-------- TRECHO DO DOCUMENTO --------

Temos aqui uma bela reflexão poética do escritor belga, de expressão
francesa, Henry Michaux, extraída de sua obra “Passages” (“Passagens”), de 1950.
Michaux, que também foi pintor, se expressa idiossincraticamente e, talvez
por isso mesmo, sua prosa tenda a revelar originalidade e espírito criativo,
num universo poético povoado por imagens impulsivas, carregadas de móbiles
mentais. São como que circunvoluções num território que tangencia os predicativos
surrealistas...
J.A.R. – H.C.
Henry Michaux
(1899-1984)
Desenhar a Passagem do Tempo
...Em lugar de uma visão que excluísse
outras, foi minha intenção desenhar os momentos que constituem a vida de ponta
a ponta, mostrar a frase interior, a frase sem palavras, corda que
indefinidamente se desenrola, sinuosa, e, no íntimo, acompanha tudo o que se
apresenta de fora e de dentro.
Queria desenhar a consciência de
existir e a passagem do tempo. Como se toma o pulso. Ou ainda, mais
especificamente, aquilo que aparece quando, à noite, se repete (mais abreviado
e em surdina) o filme das impressões deixadas pelo dia.

--------

OBJETIVOS:
**A.** De acordo com o texto sobre Henry Michaux, de que obra foi extraída a reflexão poética e em que ano essa obra saiu?
**B.** Extraia do texto sobre Henry Michaux o trecho que começa nas palavras “J.A.R. – H.C.” e termina depois de “e de dentro.”.
Os dados não têm nenhum papel nesta atividade.

-------- MATERIAL DE ORIGEM --------

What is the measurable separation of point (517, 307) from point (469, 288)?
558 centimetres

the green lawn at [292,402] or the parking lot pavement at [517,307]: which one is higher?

--------

RESPOSTAS CORRETAS:
**A.** Da obra “Passages” (“Passagens”), de 1950.

**B.**
J.A.R. – H.C.
Henry Michaux
(1899-1984)
Desenhar a Passagem do Tempo
...Em lugar de uma visão que excluísse
outras, foi minha intenção desenhar os momentos que constituem a vida de ponta
a ponta, mostrar a frase interior, a frase sem palavras, corda que
indefinidamente se desenrola, sinuosa, e, no íntimo, acompanha tudo o que se
apresenta de fora e de dentro.